We cannot help but think of the injustice in expecting Godzilla to defeat this beast of humanity’s making all on his own. We encourage members of the public to revisit Field Report 12, which offers lessons from Kaiju Brooklyn about interdependence and collaboration.   

If this lesson feels daunting or unrealistic, we offer wisdom from Geoff Mann. The following is from the chapter titled “Disassembly Required, or, This Will Not Be Easy” in his book called, Disassembly Required: A Field Guide to Actually Existing Capitalism

“The greatest and most valuable anticapitalist quality right now [is] a willingness and energy to refuse the structural bind of capitalism, to boldly fail, in imagination, analysis, logic, organization, strategy. This requires extraordinary courage, and it is easy to forget that courage generally comes from either having nothing to lose, or from having no real fear of losing.
 It is the many people in between, who fear losing what little stability and hope capitalism currently provides, or who believe that capital might yet deliver on its promises, that acquiesce or embrace the rules. Anticapitalists' greatest political task, along with the experiments ongoing and to come, is to reach these folks, to help make sense of their experience in a way that does not belittle their hesitation. These are the people who feel their whole world is on the line; they have good reason for being reluctant to exchange it for what often sounds like empty promises, or worse.
All this requires an inexhaustible determination, for while anything is possible, there is limited time in which to do it. Tireless determination, of course, is not always easy to nurture in one's self or one's friends. But we can take heart in the fact that with no single correct beginning, and no single correct end, even though there is little time, if we try, nothing we do is a waste of it.” - Page 247, Disassembly Required

To move forward in building more just and equitable futures, we must understand how we ended up here, in this version of the present.

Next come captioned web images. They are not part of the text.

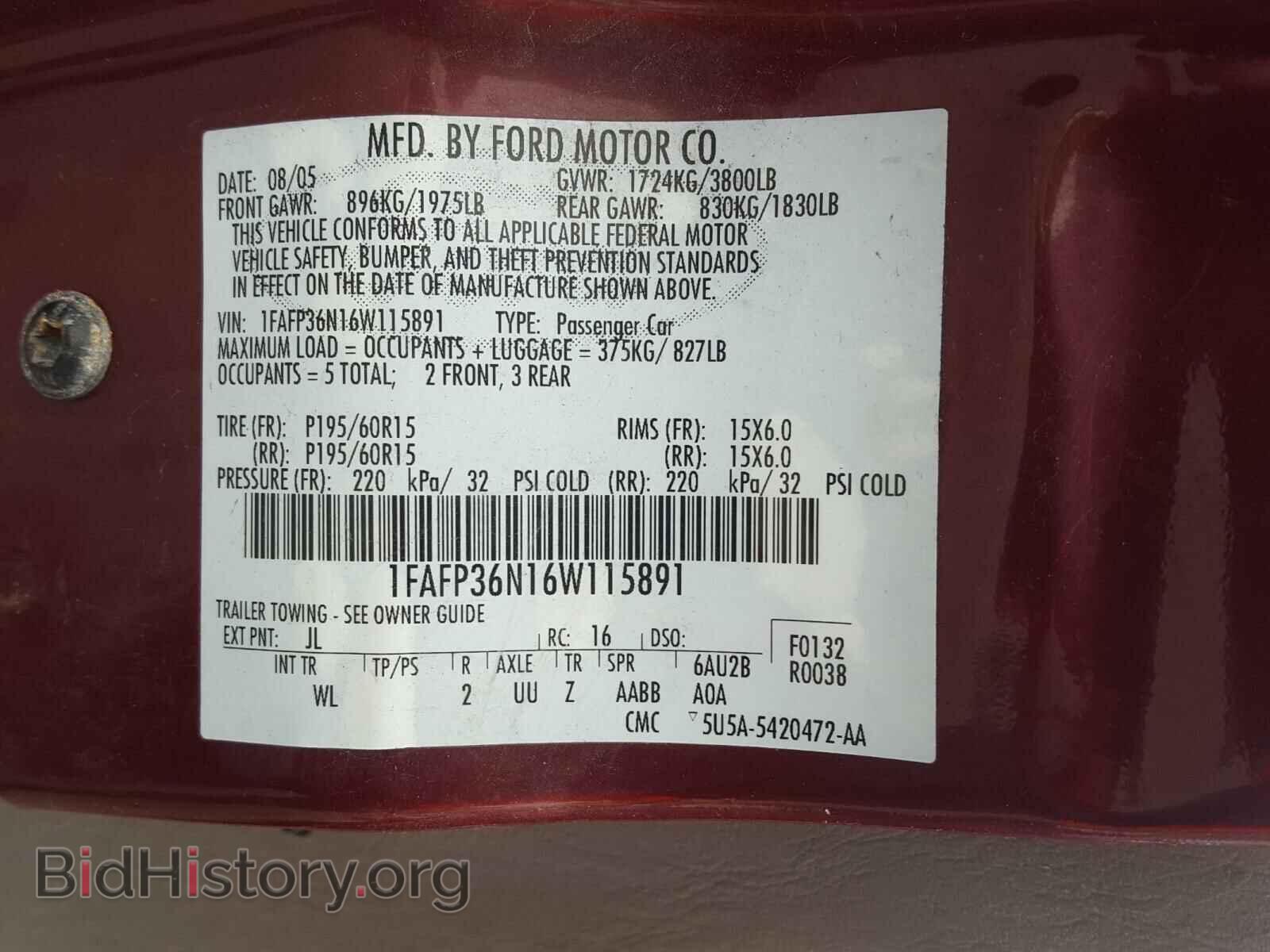 2006 FORD FOCUS - VIN: 1FAFP36N16W115891 - Фото 10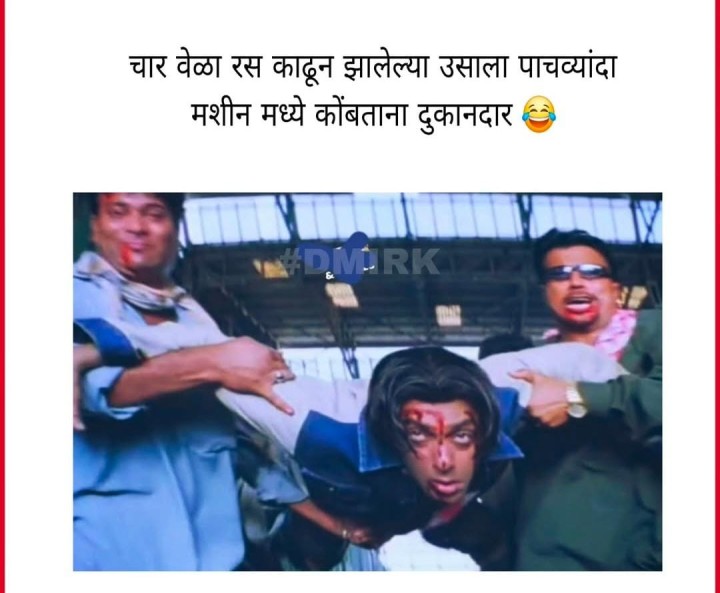 बिचारा ऊस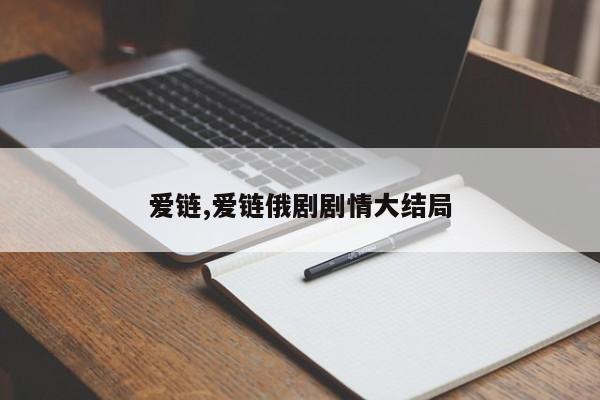 爱链,爱链俄剧剧情大结局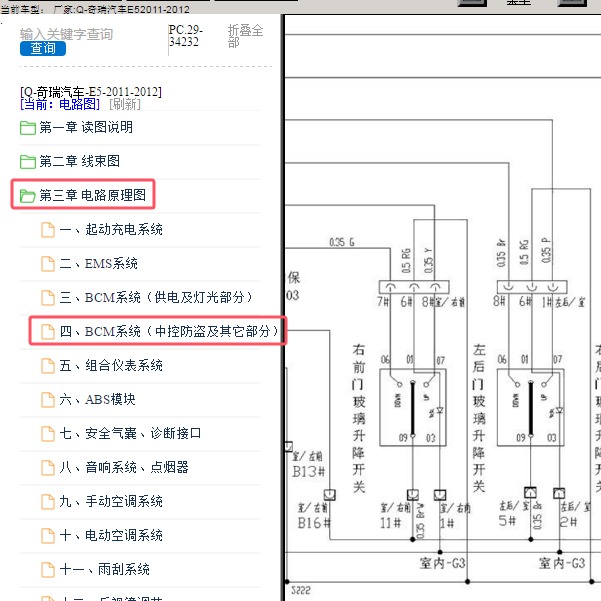2011-2012年奇瑞汽车-E5 门窗电路图
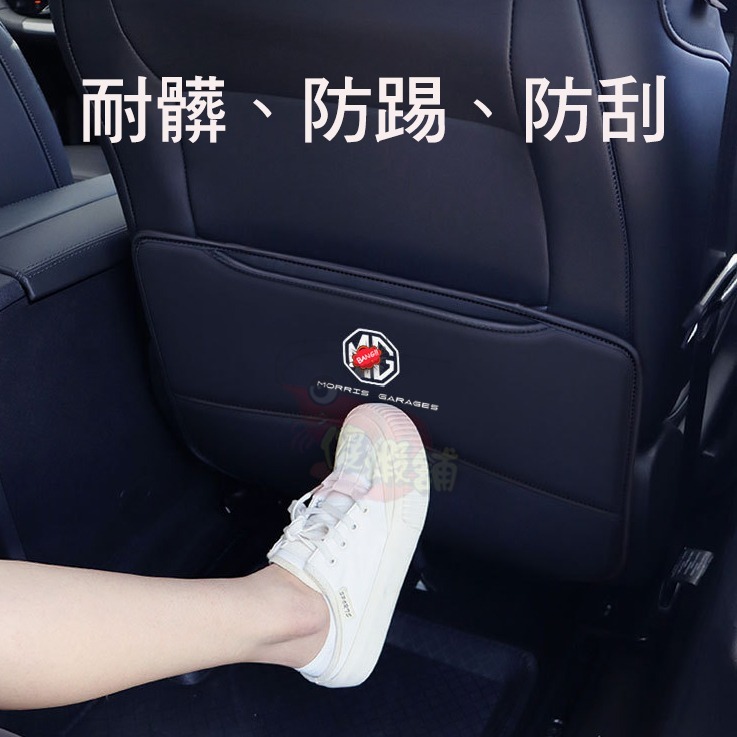 🚗傻蝦舖🚗 適用 台灣 MG HS / ZS 後背椅防踢墊 後出風口 ●台灣現貨● 高品質合成皮革款 MG HS-細節圖5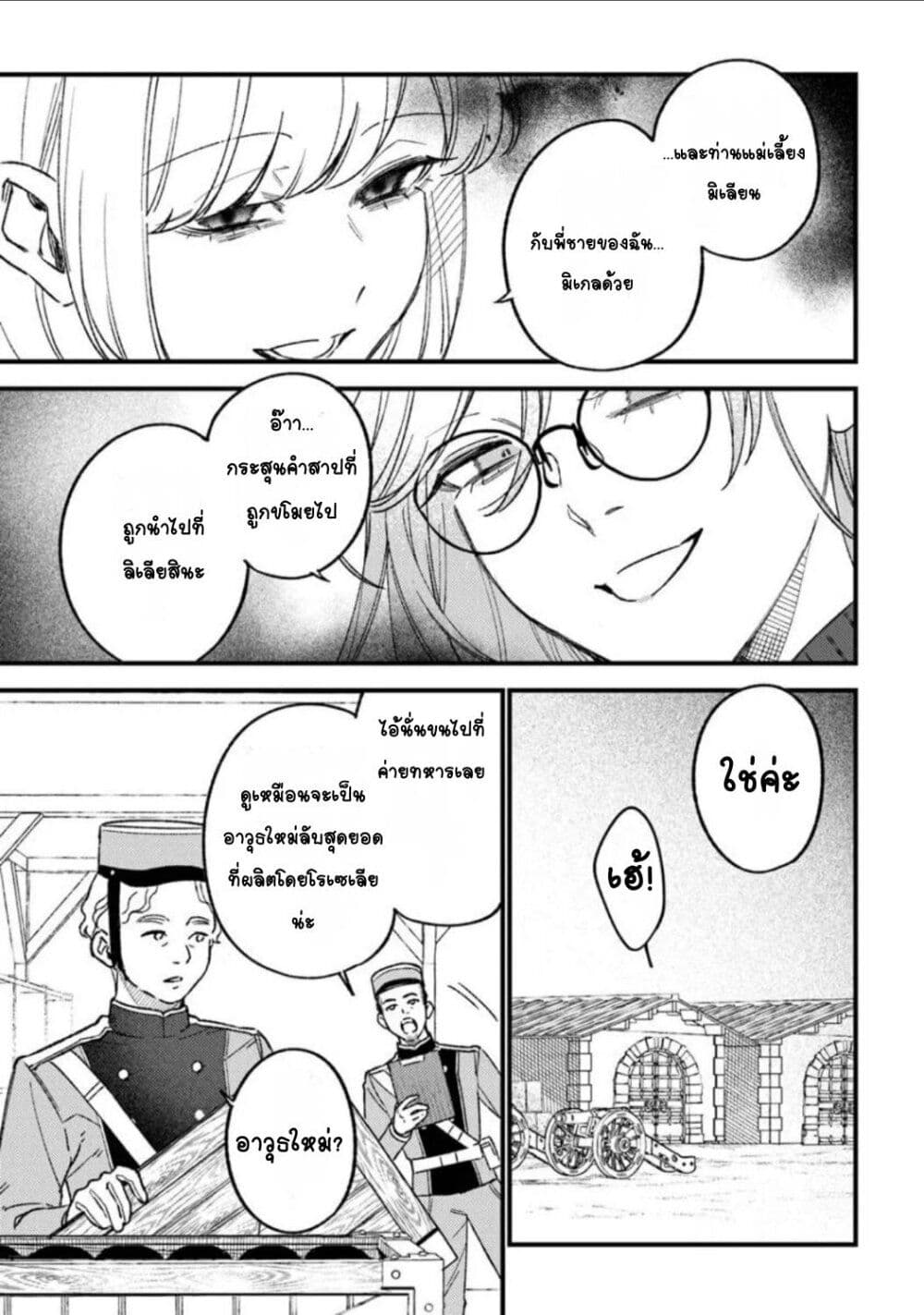 Mitsuba no Monogatari page 28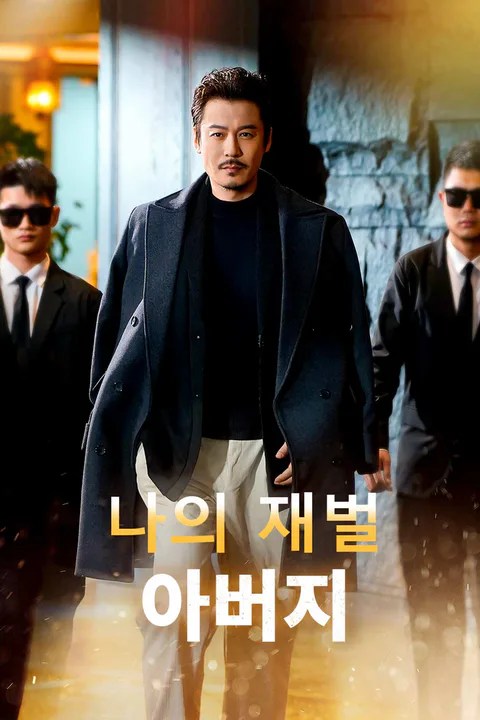 나의 재벌 아버지 포스터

If readers take anything away from this Field Report, we hope it is not despair. We hope it is the knowledge that everything happening around us is a result of a set of choices, and we can choose differently! It will take time, and it will be difficult, but it can also be joyful. It can also be fun. 

If readers find themselves feeling powerless, we suggest they revisit the sources of power referenced in Field Report No. 12—we all have power. We can build each other up. We are not alone. We hope the public does take our suggestion that they get themselves a little treat. Little treats are a key component of building better futures.